Jewelle and Jaleene Rodriguez of Don Coqui restaurants.

Two White Plains businesses were featured at A Bridge to Success workshop presented by the Westchester County Office of Economic Development last week. Both, minority run and in the small business category, received proclamations from the County Executive’s office for their contribution to the community as well as their endurance and flexibility in surviving the ongoing economic difficulties felt nationally as well as locally.

Jewelle and Jaleene Rodriguez, co-operating officers of Don Coqui restaurants and Erwin Gilliam of White Plains’ Erwin’s Barber Shop, the honored guests, were also featured speakers at the event.

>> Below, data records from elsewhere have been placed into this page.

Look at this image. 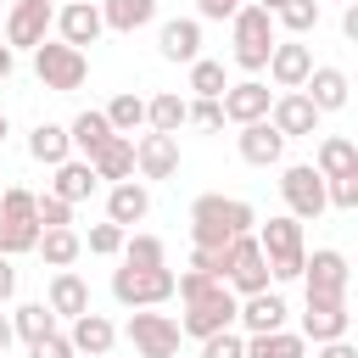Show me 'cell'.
Returning <instances> with one entry per match:
<instances>
[{
  "mask_svg": "<svg viewBox=\"0 0 358 358\" xmlns=\"http://www.w3.org/2000/svg\"><path fill=\"white\" fill-rule=\"evenodd\" d=\"M224 285H235L241 296L268 291V257H263L257 235H235L229 241V252H224Z\"/></svg>",
  "mask_w": 358,
  "mask_h": 358,
  "instance_id": "5",
  "label": "cell"
},
{
  "mask_svg": "<svg viewBox=\"0 0 358 358\" xmlns=\"http://www.w3.org/2000/svg\"><path fill=\"white\" fill-rule=\"evenodd\" d=\"M90 173H95V179H117V185H123V179L134 173V140H129V134H112V140L90 157Z\"/></svg>",
  "mask_w": 358,
  "mask_h": 358,
  "instance_id": "26",
  "label": "cell"
},
{
  "mask_svg": "<svg viewBox=\"0 0 358 358\" xmlns=\"http://www.w3.org/2000/svg\"><path fill=\"white\" fill-rule=\"evenodd\" d=\"M67 151H73V145H67V129H62V123H39V129L28 134V157H34V162L62 168V162H67Z\"/></svg>",
  "mask_w": 358,
  "mask_h": 358,
  "instance_id": "30",
  "label": "cell"
},
{
  "mask_svg": "<svg viewBox=\"0 0 358 358\" xmlns=\"http://www.w3.org/2000/svg\"><path fill=\"white\" fill-rule=\"evenodd\" d=\"M313 173H319V179H347V173H358V145H352L347 134H324V140H319V157H313Z\"/></svg>",
  "mask_w": 358,
  "mask_h": 358,
  "instance_id": "24",
  "label": "cell"
},
{
  "mask_svg": "<svg viewBox=\"0 0 358 358\" xmlns=\"http://www.w3.org/2000/svg\"><path fill=\"white\" fill-rule=\"evenodd\" d=\"M134 168H140L145 179H173V173H179V140H173V134H145V140L134 145Z\"/></svg>",
  "mask_w": 358,
  "mask_h": 358,
  "instance_id": "19",
  "label": "cell"
},
{
  "mask_svg": "<svg viewBox=\"0 0 358 358\" xmlns=\"http://www.w3.org/2000/svg\"><path fill=\"white\" fill-rule=\"evenodd\" d=\"M50 22H56L50 0H17L11 17H6V45L34 50V45H45V28H50Z\"/></svg>",
  "mask_w": 358,
  "mask_h": 358,
  "instance_id": "13",
  "label": "cell"
},
{
  "mask_svg": "<svg viewBox=\"0 0 358 358\" xmlns=\"http://www.w3.org/2000/svg\"><path fill=\"white\" fill-rule=\"evenodd\" d=\"M112 296L123 302V308H157V302H168L173 296V274L168 268H117L112 274Z\"/></svg>",
  "mask_w": 358,
  "mask_h": 358,
  "instance_id": "7",
  "label": "cell"
},
{
  "mask_svg": "<svg viewBox=\"0 0 358 358\" xmlns=\"http://www.w3.org/2000/svg\"><path fill=\"white\" fill-rule=\"evenodd\" d=\"M218 106H224V123H257V117H268V106H274V95H268V84H257V78H241V84H229L224 95H218Z\"/></svg>",
  "mask_w": 358,
  "mask_h": 358,
  "instance_id": "12",
  "label": "cell"
},
{
  "mask_svg": "<svg viewBox=\"0 0 358 358\" xmlns=\"http://www.w3.org/2000/svg\"><path fill=\"white\" fill-rule=\"evenodd\" d=\"M218 285H224V280H213V274H196V268L173 280V291H179V302H201V296H213Z\"/></svg>",
  "mask_w": 358,
  "mask_h": 358,
  "instance_id": "41",
  "label": "cell"
},
{
  "mask_svg": "<svg viewBox=\"0 0 358 358\" xmlns=\"http://www.w3.org/2000/svg\"><path fill=\"white\" fill-rule=\"evenodd\" d=\"M235 145H241V162H252V168H274V162L285 157V134H280L268 117L246 123V129L235 134Z\"/></svg>",
  "mask_w": 358,
  "mask_h": 358,
  "instance_id": "16",
  "label": "cell"
},
{
  "mask_svg": "<svg viewBox=\"0 0 358 358\" xmlns=\"http://www.w3.org/2000/svg\"><path fill=\"white\" fill-rule=\"evenodd\" d=\"M235 319H241L252 336H268V330H280V324H285V302H280L274 291H257V296H246V302L235 308Z\"/></svg>",
  "mask_w": 358,
  "mask_h": 358,
  "instance_id": "27",
  "label": "cell"
},
{
  "mask_svg": "<svg viewBox=\"0 0 358 358\" xmlns=\"http://www.w3.org/2000/svg\"><path fill=\"white\" fill-rule=\"evenodd\" d=\"M6 134H11V123H6V112H0V145H6Z\"/></svg>",
  "mask_w": 358,
  "mask_h": 358,
  "instance_id": "55",
  "label": "cell"
},
{
  "mask_svg": "<svg viewBox=\"0 0 358 358\" xmlns=\"http://www.w3.org/2000/svg\"><path fill=\"white\" fill-rule=\"evenodd\" d=\"M268 73H274L280 90H302L308 73H313V50H308L302 39H274V50H268Z\"/></svg>",
  "mask_w": 358,
  "mask_h": 358,
  "instance_id": "14",
  "label": "cell"
},
{
  "mask_svg": "<svg viewBox=\"0 0 358 358\" xmlns=\"http://www.w3.org/2000/svg\"><path fill=\"white\" fill-rule=\"evenodd\" d=\"M196 11H201V17H213V22H224V17H235V11H241V0H196Z\"/></svg>",
  "mask_w": 358,
  "mask_h": 358,
  "instance_id": "48",
  "label": "cell"
},
{
  "mask_svg": "<svg viewBox=\"0 0 358 358\" xmlns=\"http://www.w3.org/2000/svg\"><path fill=\"white\" fill-rule=\"evenodd\" d=\"M34 73H39V84L45 90H56V95H67V90H78L84 84V73H90V62H84V50H73V45H34Z\"/></svg>",
  "mask_w": 358,
  "mask_h": 358,
  "instance_id": "6",
  "label": "cell"
},
{
  "mask_svg": "<svg viewBox=\"0 0 358 358\" xmlns=\"http://www.w3.org/2000/svg\"><path fill=\"white\" fill-rule=\"evenodd\" d=\"M308 341L291 336V330H268V336H252L246 341V358H302Z\"/></svg>",
  "mask_w": 358,
  "mask_h": 358,
  "instance_id": "31",
  "label": "cell"
},
{
  "mask_svg": "<svg viewBox=\"0 0 358 358\" xmlns=\"http://www.w3.org/2000/svg\"><path fill=\"white\" fill-rule=\"evenodd\" d=\"M123 263L129 268H162V241L157 235H129L123 241Z\"/></svg>",
  "mask_w": 358,
  "mask_h": 358,
  "instance_id": "38",
  "label": "cell"
},
{
  "mask_svg": "<svg viewBox=\"0 0 358 358\" xmlns=\"http://www.w3.org/2000/svg\"><path fill=\"white\" fill-rule=\"evenodd\" d=\"M157 17V0H106L101 6V22L112 28V34H134V28H145Z\"/></svg>",
  "mask_w": 358,
  "mask_h": 358,
  "instance_id": "28",
  "label": "cell"
},
{
  "mask_svg": "<svg viewBox=\"0 0 358 358\" xmlns=\"http://www.w3.org/2000/svg\"><path fill=\"white\" fill-rule=\"evenodd\" d=\"M11 336H17V330H11V319H6V313H0V352H6V347H11Z\"/></svg>",
  "mask_w": 358,
  "mask_h": 358,
  "instance_id": "53",
  "label": "cell"
},
{
  "mask_svg": "<svg viewBox=\"0 0 358 358\" xmlns=\"http://www.w3.org/2000/svg\"><path fill=\"white\" fill-rule=\"evenodd\" d=\"M56 319H78V313H90V285L73 274V268H56V280H50V302H45Z\"/></svg>",
  "mask_w": 358,
  "mask_h": 358,
  "instance_id": "25",
  "label": "cell"
},
{
  "mask_svg": "<svg viewBox=\"0 0 358 358\" xmlns=\"http://www.w3.org/2000/svg\"><path fill=\"white\" fill-rule=\"evenodd\" d=\"M56 28H62V45H73V50H84V45H95L101 39V6H90V0H67L62 11H56Z\"/></svg>",
  "mask_w": 358,
  "mask_h": 358,
  "instance_id": "17",
  "label": "cell"
},
{
  "mask_svg": "<svg viewBox=\"0 0 358 358\" xmlns=\"http://www.w3.org/2000/svg\"><path fill=\"white\" fill-rule=\"evenodd\" d=\"M34 218H39V229H67V224H73V201H62V196H34Z\"/></svg>",
  "mask_w": 358,
  "mask_h": 358,
  "instance_id": "40",
  "label": "cell"
},
{
  "mask_svg": "<svg viewBox=\"0 0 358 358\" xmlns=\"http://www.w3.org/2000/svg\"><path fill=\"white\" fill-rule=\"evenodd\" d=\"M190 90L196 101H218L229 84H224V62H190Z\"/></svg>",
  "mask_w": 358,
  "mask_h": 358,
  "instance_id": "37",
  "label": "cell"
},
{
  "mask_svg": "<svg viewBox=\"0 0 358 358\" xmlns=\"http://www.w3.org/2000/svg\"><path fill=\"white\" fill-rule=\"evenodd\" d=\"M17 291V268H11V257H0V302Z\"/></svg>",
  "mask_w": 358,
  "mask_h": 358,
  "instance_id": "49",
  "label": "cell"
},
{
  "mask_svg": "<svg viewBox=\"0 0 358 358\" xmlns=\"http://www.w3.org/2000/svg\"><path fill=\"white\" fill-rule=\"evenodd\" d=\"M157 50H162L168 62H201V22H190V17H173V22H162V34H157Z\"/></svg>",
  "mask_w": 358,
  "mask_h": 358,
  "instance_id": "21",
  "label": "cell"
},
{
  "mask_svg": "<svg viewBox=\"0 0 358 358\" xmlns=\"http://www.w3.org/2000/svg\"><path fill=\"white\" fill-rule=\"evenodd\" d=\"M319 358H358V352H352V347H347V336H341V341H324V347H319Z\"/></svg>",
  "mask_w": 358,
  "mask_h": 358,
  "instance_id": "50",
  "label": "cell"
},
{
  "mask_svg": "<svg viewBox=\"0 0 358 358\" xmlns=\"http://www.w3.org/2000/svg\"><path fill=\"white\" fill-rule=\"evenodd\" d=\"M257 6H263V11H268V17H274V11H280V6H285V0H257Z\"/></svg>",
  "mask_w": 358,
  "mask_h": 358,
  "instance_id": "54",
  "label": "cell"
},
{
  "mask_svg": "<svg viewBox=\"0 0 358 358\" xmlns=\"http://www.w3.org/2000/svg\"><path fill=\"white\" fill-rule=\"evenodd\" d=\"M190 313L179 319V336H196V341H207V336H218V330H229L235 324V296H229V285H218L213 296H201V302H185Z\"/></svg>",
  "mask_w": 358,
  "mask_h": 358,
  "instance_id": "9",
  "label": "cell"
},
{
  "mask_svg": "<svg viewBox=\"0 0 358 358\" xmlns=\"http://www.w3.org/2000/svg\"><path fill=\"white\" fill-rule=\"evenodd\" d=\"M185 123H196V129H224V106H218V101H185Z\"/></svg>",
  "mask_w": 358,
  "mask_h": 358,
  "instance_id": "43",
  "label": "cell"
},
{
  "mask_svg": "<svg viewBox=\"0 0 358 358\" xmlns=\"http://www.w3.org/2000/svg\"><path fill=\"white\" fill-rule=\"evenodd\" d=\"M229 28H235V62H241L246 73L268 67V50H274V17H268L263 6H241V11L229 17Z\"/></svg>",
  "mask_w": 358,
  "mask_h": 358,
  "instance_id": "4",
  "label": "cell"
},
{
  "mask_svg": "<svg viewBox=\"0 0 358 358\" xmlns=\"http://www.w3.org/2000/svg\"><path fill=\"white\" fill-rule=\"evenodd\" d=\"M252 224L257 218L241 196H196V207H190V241L201 252H224L235 235H252Z\"/></svg>",
  "mask_w": 358,
  "mask_h": 358,
  "instance_id": "1",
  "label": "cell"
},
{
  "mask_svg": "<svg viewBox=\"0 0 358 358\" xmlns=\"http://www.w3.org/2000/svg\"><path fill=\"white\" fill-rule=\"evenodd\" d=\"M274 17H280V22H285V28L296 34V39H302L308 28H319V0H285V6L274 11Z\"/></svg>",
  "mask_w": 358,
  "mask_h": 358,
  "instance_id": "39",
  "label": "cell"
},
{
  "mask_svg": "<svg viewBox=\"0 0 358 358\" xmlns=\"http://www.w3.org/2000/svg\"><path fill=\"white\" fill-rule=\"evenodd\" d=\"M11 6H17V0H11Z\"/></svg>",
  "mask_w": 358,
  "mask_h": 358,
  "instance_id": "56",
  "label": "cell"
},
{
  "mask_svg": "<svg viewBox=\"0 0 358 358\" xmlns=\"http://www.w3.org/2000/svg\"><path fill=\"white\" fill-rule=\"evenodd\" d=\"M145 123H151V134H179V123H185V101L168 90V95H151L145 101Z\"/></svg>",
  "mask_w": 358,
  "mask_h": 358,
  "instance_id": "32",
  "label": "cell"
},
{
  "mask_svg": "<svg viewBox=\"0 0 358 358\" xmlns=\"http://www.w3.org/2000/svg\"><path fill=\"white\" fill-rule=\"evenodd\" d=\"M352 324L347 313V296H308V313H302V341H341Z\"/></svg>",
  "mask_w": 358,
  "mask_h": 358,
  "instance_id": "11",
  "label": "cell"
},
{
  "mask_svg": "<svg viewBox=\"0 0 358 358\" xmlns=\"http://www.w3.org/2000/svg\"><path fill=\"white\" fill-rule=\"evenodd\" d=\"M302 280H308V296H347V257L324 246L302 263Z\"/></svg>",
  "mask_w": 358,
  "mask_h": 358,
  "instance_id": "18",
  "label": "cell"
},
{
  "mask_svg": "<svg viewBox=\"0 0 358 358\" xmlns=\"http://www.w3.org/2000/svg\"><path fill=\"white\" fill-rule=\"evenodd\" d=\"M341 34H347V39H358V6H347V17H341Z\"/></svg>",
  "mask_w": 358,
  "mask_h": 358,
  "instance_id": "51",
  "label": "cell"
},
{
  "mask_svg": "<svg viewBox=\"0 0 358 358\" xmlns=\"http://www.w3.org/2000/svg\"><path fill=\"white\" fill-rule=\"evenodd\" d=\"M11 330H17V336H22L28 347H34L39 336H50V330H56V313H50L45 302H22V308L11 313Z\"/></svg>",
  "mask_w": 358,
  "mask_h": 358,
  "instance_id": "34",
  "label": "cell"
},
{
  "mask_svg": "<svg viewBox=\"0 0 358 358\" xmlns=\"http://www.w3.org/2000/svg\"><path fill=\"white\" fill-rule=\"evenodd\" d=\"M90 190H95L90 162H62V168H56V190H50V196H62V201H84Z\"/></svg>",
  "mask_w": 358,
  "mask_h": 358,
  "instance_id": "36",
  "label": "cell"
},
{
  "mask_svg": "<svg viewBox=\"0 0 358 358\" xmlns=\"http://www.w3.org/2000/svg\"><path fill=\"white\" fill-rule=\"evenodd\" d=\"M347 73L341 67H313L308 73V84H302V95L313 101V112H336V106H347Z\"/></svg>",
  "mask_w": 358,
  "mask_h": 358,
  "instance_id": "23",
  "label": "cell"
},
{
  "mask_svg": "<svg viewBox=\"0 0 358 358\" xmlns=\"http://www.w3.org/2000/svg\"><path fill=\"white\" fill-rule=\"evenodd\" d=\"M67 341H73L78 358H106L112 341H117V330H112V319H101V313H78L73 330H67Z\"/></svg>",
  "mask_w": 358,
  "mask_h": 358,
  "instance_id": "20",
  "label": "cell"
},
{
  "mask_svg": "<svg viewBox=\"0 0 358 358\" xmlns=\"http://www.w3.org/2000/svg\"><path fill=\"white\" fill-rule=\"evenodd\" d=\"M84 246H90L95 257H112V252H123V229H117V224H95Z\"/></svg>",
  "mask_w": 358,
  "mask_h": 358,
  "instance_id": "44",
  "label": "cell"
},
{
  "mask_svg": "<svg viewBox=\"0 0 358 358\" xmlns=\"http://www.w3.org/2000/svg\"><path fill=\"white\" fill-rule=\"evenodd\" d=\"M280 196H285V207H291V218L302 224V218H319L330 201H324V179L313 173V162H291L285 168V179H280Z\"/></svg>",
  "mask_w": 358,
  "mask_h": 358,
  "instance_id": "8",
  "label": "cell"
},
{
  "mask_svg": "<svg viewBox=\"0 0 358 358\" xmlns=\"http://www.w3.org/2000/svg\"><path fill=\"white\" fill-rule=\"evenodd\" d=\"M201 358H246V341L235 330H218V336L201 341Z\"/></svg>",
  "mask_w": 358,
  "mask_h": 358,
  "instance_id": "42",
  "label": "cell"
},
{
  "mask_svg": "<svg viewBox=\"0 0 358 358\" xmlns=\"http://www.w3.org/2000/svg\"><path fill=\"white\" fill-rule=\"evenodd\" d=\"M224 252H229V246H224ZM224 252H201V246H196L190 268H196V274H213V280H224Z\"/></svg>",
  "mask_w": 358,
  "mask_h": 358,
  "instance_id": "47",
  "label": "cell"
},
{
  "mask_svg": "<svg viewBox=\"0 0 358 358\" xmlns=\"http://www.w3.org/2000/svg\"><path fill=\"white\" fill-rule=\"evenodd\" d=\"M324 201H330V207H358V173H347V179H324Z\"/></svg>",
  "mask_w": 358,
  "mask_h": 358,
  "instance_id": "45",
  "label": "cell"
},
{
  "mask_svg": "<svg viewBox=\"0 0 358 358\" xmlns=\"http://www.w3.org/2000/svg\"><path fill=\"white\" fill-rule=\"evenodd\" d=\"M34 358H78V352H73V341H67L62 330H50V336L34 341Z\"/></svg>",
  "mask_w": 358,
  "mask_h": 358,
  "instance_id": "46",
  "label": "cell"
},
{
  "mask_svg": "<svg viewBox=\"0 0 358 358\" xmlns=\"http://www.w3.org/2000/svg\"><path fill=\"white\" fill-rule=\"evenodd\" d=\"M34 252H45V263H50V268H73V257L84 252V241H78L73 229H45Z\"/></svg>",
  "mask_w": 358,
  "mask_h": 358,
  "instance_id": "33",
  "label": "cell"
},
{
  "mask_svg": "<svg viewBox=\"0 0 358 358\" xmlns=\"http://www.w3.org/2000/svg\"><path fill=\"white\" fill-rule=\"evenodd\" d=\"M145 213H151V190H145V185H134V179L112 185V196H106V224L129 229V224H140Z\"/></svg>",
  "mask_w": 358,
  "mask_h": 358,
  "instance_id": "22",
  "label": "cell"
},
{
  "mask_svg": "<svg viewBox=\"0 0 358 358\" xmlns=\"http://www.w3.org/2000/svg\"><path fill=\"white\" fill-rule=\"evenodd\" d=\"M257 246H263V257H268V280H302V263H308V252H302V224L285 213V218H268L263 229H257Z\"/></svg>",
  "mask_w": 358,
  "mask_h": 358,
  "instance_id": "2",
  "label": "cell"
},
{
  "mask_svg": "<svg viewBox=\"0 0 358 358\" xmlns=\"http://www.w3.org/2000/svg\"><path fill=\"white\" fill-rule=\"evenodd\" d=\"M11 67H17V62H11V45H6V34H0V78H11Z\"/></svg>",
  "mask_w": 358,
  "mask_h": 358,
  "instance_id": "52",
  "label": "cell"
},
{
  "mask_svg": "<svg viewBox=\"0 0 358 358\" xmlns=\"http://www.w3.org/2000/svg\"><path fill=\"white\" fill-rule=\"evenodd\" d=\"M39 218H34V196L22 185H11L0 196V257H17V252H34L39 246Z\"/></svg>",
  "mask_w": 358,
  "mask_h": 358,
  "instance_id": "3",
  "label": "cell"
},
{
  "mask_svg": "<svg viewBox=\"0 0 358 358\" xmlns=\"http://www.w3.org/2000/svg\"><path fill=\"white\" fill-rule=\"evenodd\" d=\"M106 140H112V123H106V112H78V117H73V129H67V145H78L84 157H95Z\"/></svg>",
  "mask_w": 358,
  "mask_h": 358,
  "instance_id": "29",
  "label": "cell"
},
{
  "mask_svg": "<svg viewBox=\"0 0 358 358\" xmlns=\"http://www.w3.org/2000/svg\"><path fill=\"white\" fill-rule=\"evenodd\" d=\"M129 341H134L140 358H173V352H179V319L134 308V319H129Z\"/></svg>",
  "mask_w": 358,
  "mask_h": 358,
  "instance_id": "10",
  "label": "cell"
},
{
  "mask_svg": "<svg viewBox=\"0 0 358 358\" xmlns=\"http://www.w3.org/2000/svg\"><path fill=\"white\" fill-rule=\"evenodd\" d=\"M106 123H112V134H134V129L145 123V101H140L134 90L112 95V106H106Z\"/></svg>",
  "mask_w": 358,
  "mask_h": 358,
  "instance_id": "35",
  "label": "cell"
},
{
  "mask_svg": "<svg viewBox=\"0 0 358 358\" xmlns=\"http://www.w3.org/2000/svg\"><path fill=\"white\" fill-rule=\"evenodd\" d=\"M268 123H274L285 140H296V134H319V112H313V101H308L302 90H285V95H274V106H268Z\"/></svg>",
  "mask_w": 358,
  "mask_h": 358,
  "instance_id": "15",
  "label": "cell"
}]
</instances>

The Rodriguez sisters showed how youth, beauty and brains are a good combination for running a family business. They have taken over the reins of the four local Don Coqui restaurants, including the fairly new operation on Mamaroneck Avenue in White Plains, from their father Jimmy Rodriguez and continue a family tradition established for three generations by their grandfather.

Explaining that as sisters, they are best friends, Jewelle and Jaleene, noted their business relationship remained just that and did not flow over into their personal lives. Jewelle handles the night operations and Jolene manages the staff and marketing operations.

“We focus on the individual guest,” Jewelle said. “As a small business we can do that, but it takes dedication to a seven-day-a-week schedule. If issues come up we handle them on a one-to-one basis.”

Jewelle also explained that marketing is a major part of being successful but that it can be expensive. In these days of social media, she found that using Facebook to grow a social network was the best option for her business. It costs nothing and really gets the word out, she said.

Erwin Gilliam said “I was Facebook before there was Facebook,” earning a giggle from the audience, but as one of the most popular local barbers, he meant it.

Jim Coleman (at the podium) introduces Erwin Gilliam, says he is one of Gilliam’s best customers.
Jim Coleman (at the podium) introduces Erwin Gilliam, says he is one of Gilliam’s best customers.

Gilliam began his career cutting hair when he was 12 and in 7th grade working on his friends in the school bathroom.

I did everything I could to get by as a youth he told the attentive crowd. Working as a short-order cook and doing several jobs at once, I saved up enough cash to open my own shop, he said.

In 1981, he came to White Plains and in 1999 at 26 years old, opened his first barbershop.

He was so successful that he eventually opened two shops, but had to consolidate back to one during the Great Recession.

For Gilliam customer satisfaction is everything and his greatest marketing tool is word of mouth. “Treat people the way you want to be treated,” he advised, “and they will come back.” If you run a service organization or retail, a good location is essential, he added.

Having won the NAACP award for the best barber shop in White Plains, Gilliam said you have to start with a vision and then turn that vision into dollars. Proof: the barbers working for Gilliam earn $55,000 to $75,000 annually.

Attendees at the workshop, held at White Plains Public Library, represented small minority-owned businesses. They were introduced to many of the grant and support programs the county offers and instructed on the basics of starting a new business.

Jim Coleman, Executive Director of the Westchester County Industrial Development Agency and also Westchester County Minority and Women Business Enterprise Liaison,noted that entrepreneurship and small businesses are the backbone of the economy and that the county was dedicated to help move small businesses along as much as possible.

One piece of advice from the professionals: Keep your expenses down as long as you can. White Plains Mayor Tom Roach told the audience that if you are working from your kitchen table, stay there as long as you can because once you begin to pay rent, that becomes a monthly cost you must continue to pay. “But when you do decide to get office space, find it in White Plains,” he said.